The Teletón production is supported by enterprises who also finance year-round expenses of the CRITs. There is only one sponsor for each product category.

The first broadcast had nine sponsors; by 2008 the number was 26. Some businesses which have participated are:

| Sponsor | Industry | Years Participating |
|---|---|---|
| Nacional Monte de Piedad | Financial services (pawnbroking) | 18 |
| Banamex | Financial services (banking) | 18 |
| Fundación Telmex | Philanthropy | 18 |
| Farmacias del Ahorro | Pharmacy | 15 |
| Telcel | Mobile phone carrier | 15 |
| Office Depot | Retail (office supplies) | 8 |
| La Costeña | Food (preserves) | 10 |
| Alpura | Food (dairy products) | 15 |
| Hidrosina | Energy (gasoline) | 11 |
| Fundación Gigante; Fundación Soriana; | Philanthropy | 15 |
| Fud | Food (cold cuts) | 14 |
| Mattel | Toys and games | 12 |
| Hewlett-Packard (HP) | Computer systems, peripherals, software, consulting, IT services | 6 |
| Metlife | Finance and insurance | 10 |
| Homex | Developer | 5 |
| Acros | Home appliances | 3 |
| Andrea | Catalog retailing (shoes) | 3 |
| La Europea | Retailing (wine and gourmet food) | 2 |
| Holanda^{[broken anchor]} | Ice cream | 2 |
| DHL | Air courier | 2 |
| Omnilife | Business group | 1 |
| Seguritech | Security systems | 1 |
| Schering-Plough | Pharmaceutical | 1 |
| Hoteles/Resorts Misión | Hospitality | 1 |
| José Cuervo | Distillery | 1 |
| Grupo Rotoplas | Water puritification technology | 1 |
| Domino's Pizza | Pizza delivery | 3 |

==TeletónUSA==
In 2012, Teletón, in cooperation with the Univision television network, created TeletónUSA, an American charity with the same aim to help sick, disabled, and mentally-challenged children in America's Hispanic communities.
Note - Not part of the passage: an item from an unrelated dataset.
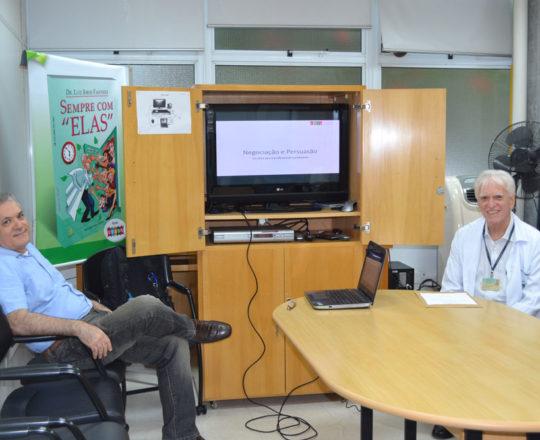 """O Prof. Lucas Blanco, Tesoureiro do CEADS e o Prof. Dr. Luiz Jorge Fagundes, Coordenador Científico do CEADS, durante a Palestra sobre """"Negociação e Persuasão""""."""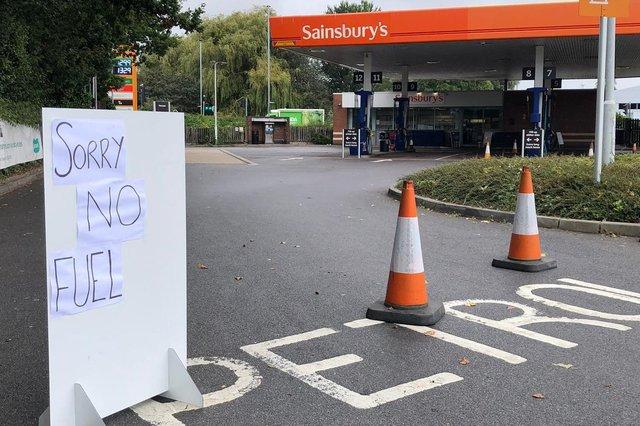 Bảng thông báo hết xăng tại một trạm xăng dầu ở Farlington, Portsmouth, Anh hôm 25/9. Ảnh: Portsmouth News.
Its first telethon was broadcast December 14 and 15, 2012 on the Univision network, and was hosted by famed Univision personality Don Francisco, who has hosted the telethon in Chile (Which was the inspiration for telethon). The first edition of TeletónUSA took US$8,150,625 in pledges, exceeding its initial goal of US$7 million.

In November 2014 The CRIT opened its first location in the United States in San Antonio, Texas.